Source text.
>>>>

D1-BP Fuel Crops produced its first crude oil in the first half of 2008 and expects to deliver approximately 1,000 tonnes of crude jatropha oil (CJO) globally from grain harvested in 2008. Volumes of oil will increase in 2009 as existing trees mature and younger trees become productive.
 
With grain now being produced from the maturing trees, D1-BP Fuel Crops is preparing to put in place expelling equipment to press the grain and produce CJO and meal. Forecast grain yields will be utilised to assess the expeller capacity required for each region. D1-BP Fuel Crops is advancing its plans to locate two expellers in north east India in partnership with the local joint venture partner, Williamson Magor. Specifications for an expeller in Indonesia are now being finalised. Until the first expellers are operational, “toll” expelling using third party equipment is being used for initial quantities of grain.
 
Refining and trading 
We announced in our preliminary results in April 2008 our intention to withdraw from refining and trading in the UK. We have now exited these businesses and closed our two UK refining sites at Middlesbrough and Bromborough. Good progress is being made in securing offers for the refining equipment and sites and in addressing their associated obligations.
 
Finance
The financial results for the half year ending 30 June 2008 are presented in accordance with the new structure of the group. The detail of the income statement reflects our 100 per cent ownership of the plant science business and UK group overheads; our 50 per cent owned joint venture with BP which is accounted for using the equity method; and the refining and trading segment which is accounted for as discontinued operations.
 
Group turnover from continuing operations of £2.2m (2007: £nil) reflects the revenue value of services provided by DOPSL to D1-BP Fuel Crops. These services are charged on a cost plus basis. The net loss of £2.7m (2007: £5.9m) is a result of the profit element of DOPSL’s service being more than offset by two factors: the cost of DOPSL’s R&D programme, which is not directly charged to D1-BP Fuel Crops, and UK group overheads.
 
In parallel with our exit from refining and trading, we have significantly reduced UK group overheads. Ongoing annualised benefits of this cost reduction, which will be realised in the second half of the year, are estimated to exceed £10m.
 
Our share of the losses from associates and joint ventures is £3.2m (2007: £0.2m). In 2008, this is wholly accounted for by D1-BP, and reflects the joint venture’s ongoing investment in developing that business.

<<<<

What to do.
1 > Reproduce the records word for word, beginning at the line that contains "What is the numerical" and ending at the last line of the records, with both ends included. Omit the pictures from your copy.
2 > Continue the passage on the jatropha oil venture and half-year finances from its final sentence.

Dataset extract.
>>>>

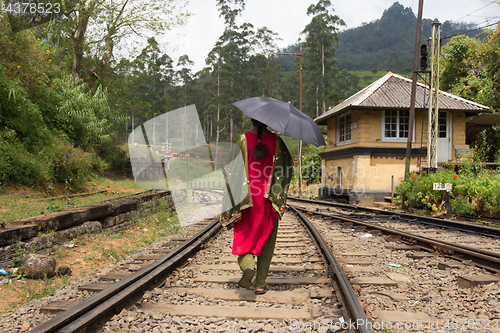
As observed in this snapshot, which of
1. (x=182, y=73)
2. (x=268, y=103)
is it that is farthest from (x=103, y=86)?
(x=182, y=73)

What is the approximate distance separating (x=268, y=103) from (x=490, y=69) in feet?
78.8

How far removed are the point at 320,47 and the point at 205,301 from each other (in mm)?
51644

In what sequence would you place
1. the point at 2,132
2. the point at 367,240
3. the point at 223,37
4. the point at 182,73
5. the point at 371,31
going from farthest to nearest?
1. the point at 371,31
2. the point at 182,73
3. the point at 223,37
4. the point at 2,132
5. the point at 367,240

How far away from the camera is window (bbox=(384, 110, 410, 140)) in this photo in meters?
19.1

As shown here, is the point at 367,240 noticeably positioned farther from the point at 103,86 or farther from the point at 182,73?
the point at 182,73

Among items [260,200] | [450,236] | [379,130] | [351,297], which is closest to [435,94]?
[379,130]

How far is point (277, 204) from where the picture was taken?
3.79m

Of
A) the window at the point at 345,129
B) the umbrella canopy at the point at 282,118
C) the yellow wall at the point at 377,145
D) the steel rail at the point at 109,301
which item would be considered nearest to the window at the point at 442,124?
the yellow wall at the point at 377,145

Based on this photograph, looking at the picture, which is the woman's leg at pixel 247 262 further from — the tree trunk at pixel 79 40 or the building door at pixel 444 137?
the tree trunk at pixel 79 40

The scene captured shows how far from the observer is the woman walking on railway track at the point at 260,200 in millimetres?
3744

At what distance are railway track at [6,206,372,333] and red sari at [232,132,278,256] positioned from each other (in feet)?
2.03

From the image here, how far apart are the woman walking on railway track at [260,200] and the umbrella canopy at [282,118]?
0.76 ft

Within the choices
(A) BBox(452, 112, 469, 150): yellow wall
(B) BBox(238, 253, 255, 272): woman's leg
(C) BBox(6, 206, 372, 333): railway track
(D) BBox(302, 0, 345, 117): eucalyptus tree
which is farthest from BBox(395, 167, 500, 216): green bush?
(D) BBox(302, 0, 345, 117): eucalyptus tree

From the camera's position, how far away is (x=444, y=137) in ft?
63.3
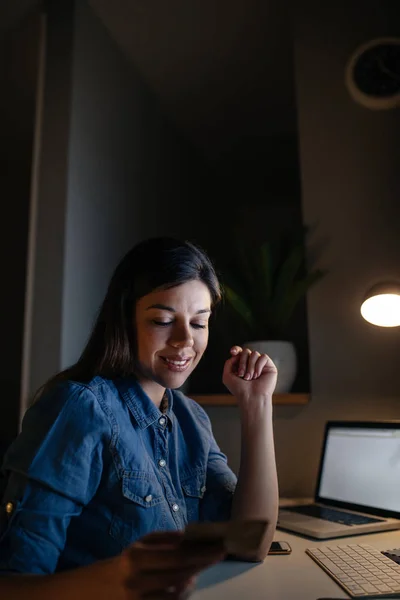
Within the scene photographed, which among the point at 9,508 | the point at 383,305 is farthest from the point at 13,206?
the point at 9,508

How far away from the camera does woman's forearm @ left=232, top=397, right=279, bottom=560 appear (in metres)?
1.00

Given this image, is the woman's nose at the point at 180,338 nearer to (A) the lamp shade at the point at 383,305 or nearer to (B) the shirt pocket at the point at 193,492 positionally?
(B) the shirt pocket at the point at 193,492

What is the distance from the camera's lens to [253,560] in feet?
3.11

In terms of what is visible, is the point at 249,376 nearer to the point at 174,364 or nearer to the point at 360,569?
the point at 174,364

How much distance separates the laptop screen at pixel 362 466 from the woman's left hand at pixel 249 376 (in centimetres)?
43

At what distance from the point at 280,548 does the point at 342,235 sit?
103 cm

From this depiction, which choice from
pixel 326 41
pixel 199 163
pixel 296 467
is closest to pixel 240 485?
pixel 296 467

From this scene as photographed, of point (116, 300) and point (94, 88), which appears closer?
point (116, 300)

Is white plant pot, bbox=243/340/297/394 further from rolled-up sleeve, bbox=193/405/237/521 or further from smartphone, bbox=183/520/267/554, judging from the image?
smartphone, bbox=183/520/267/554

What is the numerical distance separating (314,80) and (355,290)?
2.44 feet

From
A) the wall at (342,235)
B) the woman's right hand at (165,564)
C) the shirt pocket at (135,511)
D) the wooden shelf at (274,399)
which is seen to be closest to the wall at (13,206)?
the wooden shelf at (274,399)

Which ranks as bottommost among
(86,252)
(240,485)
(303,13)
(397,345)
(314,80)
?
(240,485)

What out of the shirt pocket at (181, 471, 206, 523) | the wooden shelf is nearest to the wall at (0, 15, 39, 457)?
the wooden shelf

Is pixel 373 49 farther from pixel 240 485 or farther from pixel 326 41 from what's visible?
pixel 240 485
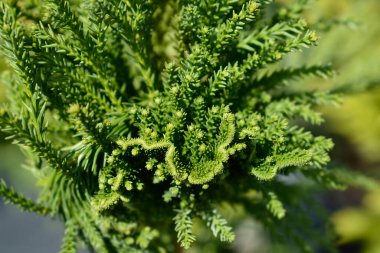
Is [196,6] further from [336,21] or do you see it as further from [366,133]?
[366,133]

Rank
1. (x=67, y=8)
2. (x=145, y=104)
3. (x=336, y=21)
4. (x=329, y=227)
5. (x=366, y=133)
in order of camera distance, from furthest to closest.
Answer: (x=366, y=133) → (x=329, y=227) → (x=336, y=21) → (x=145, y=104) → (x=67, y=8)

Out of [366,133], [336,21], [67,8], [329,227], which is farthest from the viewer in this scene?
[366,133]

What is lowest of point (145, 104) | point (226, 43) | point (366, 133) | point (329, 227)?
point (366, 133)

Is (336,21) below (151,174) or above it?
above

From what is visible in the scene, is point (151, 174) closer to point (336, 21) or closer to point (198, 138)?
point (198, 138)

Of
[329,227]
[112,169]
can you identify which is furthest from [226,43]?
[329,227]

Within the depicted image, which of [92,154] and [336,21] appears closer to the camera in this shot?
[92,154]

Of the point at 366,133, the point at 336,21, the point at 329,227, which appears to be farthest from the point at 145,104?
the point at 366,133
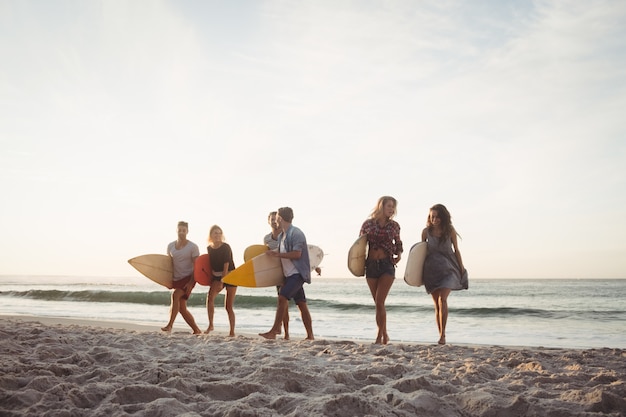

<<<<

The replies.
1 >
What is the numerical distance separating (314,80) and (355,290)?
2.44 feet

From
A) the wall at (342,235)
B) the woman's right hand at (165,564)
C) the shirt pocket at (135,511)
D) the wooden shelf at (274,399)
which is seen to be closest to the wall at (13,206)?
the wooden shelf at (274,399)

Which ranks as bottommost among
(86,252)
(240,485)
(303,13)
(397,345)
(314,80)
?
(240,485)

What out of the shirt pocket at (181, 471, 206, 523) | the wooden shelf is nearest to the wall at (0, 15, 39, 457)?
the wooden shelf

Is pixel 373 49 farther from pixel 240 485 or farther from pixel 326 41 from what's visible?
pixel 240 485
Is [196,6] further from [336,21] or do you see it as further from [366,133]?
[366,133]

Rank
1. (x=67, y=8)
2. (x=145, y=104)
3. (x=336, y=21)
4. (x=329, y=227)
5. (x=366, y=133)
in order of camera distance, from furthest to closest.
Answer: (x=366, y=133) → (x=329, y=227) → (x=336, y=21) → (x=145, y=104) → (x=67, y=8)

Out of [366,133], [336,21], [67,8], [329,227], which is farthest from the viewer in this scene?
[366,133]

What is lowest of point (145, 104) | point (226, 43) | point (366, 133) | point (329, 227)?
point (366, 133)

Is (336,21) below (151,174) or above it?
above

From what is visible in the scene, is point (151, 174) closer to point (336, 21) or closer to point (198, 138)?
point (198, 138)

Of
[329,227]
[112,169]
can you identify which is furthest from [226,43]?
[329,227]

Within the depicted image, which of [92,154] and [336,21] appears closer to the camera in this shot?
[92,154]

Of the point at 366,133, the point at 336,21, the point at 329,227, which appears to be farthest from the point at 145,104?
the point at 366,133

2 >
 
The overall loss for the period was £13.1m (2007: £10.3m), which includes £5.7m (2007: £5.1m) for continuing operations and £7.4m (2007: £5.3m) for discontinued operations.
 
As noted above, “discontinued operations” comprise refining and trading. The loss of £7.4m (2007: £5.3m) for these activities includes the gross margin from the sale of B99 material and miscellaneous inventories released as part of the site closure, less the overhead carry and reorganisation costs and the write-off of some capital expenditure incurred between January 2008 and the decision in April 2008 to exit the business. We anticipate the run rate for all these costs to reduce to a nominal level by the end of 2008. Included within the loss is a £2.0m increase in provisions, partly for redundancy costs, which have nearly all been realised since 30 June 2008, as the relevant employees have now left the Company, and partly for certain additional contractual liabilities related to these operations.
 
On the basis of the progress in discussions with parties interested in acquiring our refining and trading assets and liabilities, we have assessed that the current carrying values are appropriate.
 
Based on the Board's revised business plan, the funds of £14.9m resulting from our May 2008 fundraising are expected to allow the Company to remain cash positive through to the end of 2009.Gross cash on hand (defined as cash held in bank accounts and on deposit) as at 30 June 2008 was £22.2m (2007: £30.9m) and net cash (defined as gross cash less cash held as collateral) was £19.9m (2007: £25.2m). In the second half of 2008, we expect the operational cash requirements of the business to be substantially funded by proceeds from the anticipated sales of our refining and trading assets.
 
Management
We welcomed two Executive Directors and one Non-Executive Director to the Board in the first half of 2008. Dr Henk Joos, Plant Science Director, and Ben Good, Finance and Commercial Director, joined the Board in May 2008. Brian Myerson, Chief Executive Officer of Principle Capital Group, whose managed funds are significant shareholders in D1, joined the Board as a Non-Executive Director in July 2008. Chris Tawney, Group Finance Director, left the Company and stepped down from the Board in May 2008 as part of the restructuring of the business.
 
Outlook
We believe that Jatropha curcas is a significant, alternative oilseed crop that meets the growing requirement for energy crops that will not compete with food crops for available land or threaten biodiversity. D1’s position as a leading developer in jatropha plant science differentiates us significantly in a market that increasingly requires biofuels that are not only competitive but also sustainable. The delivery of the first quantities of jatropha oil from D1-BP Fuel Crops demonstrates our ability to deliver a sustainable feedstock for refining into transport fuel. We believe that the best way to generate value for shareholders is to leverage our technology and experience in jatropha and focus on the upstream breeding, planting and managing of new varieties of sustainable, commercial biofuel crops.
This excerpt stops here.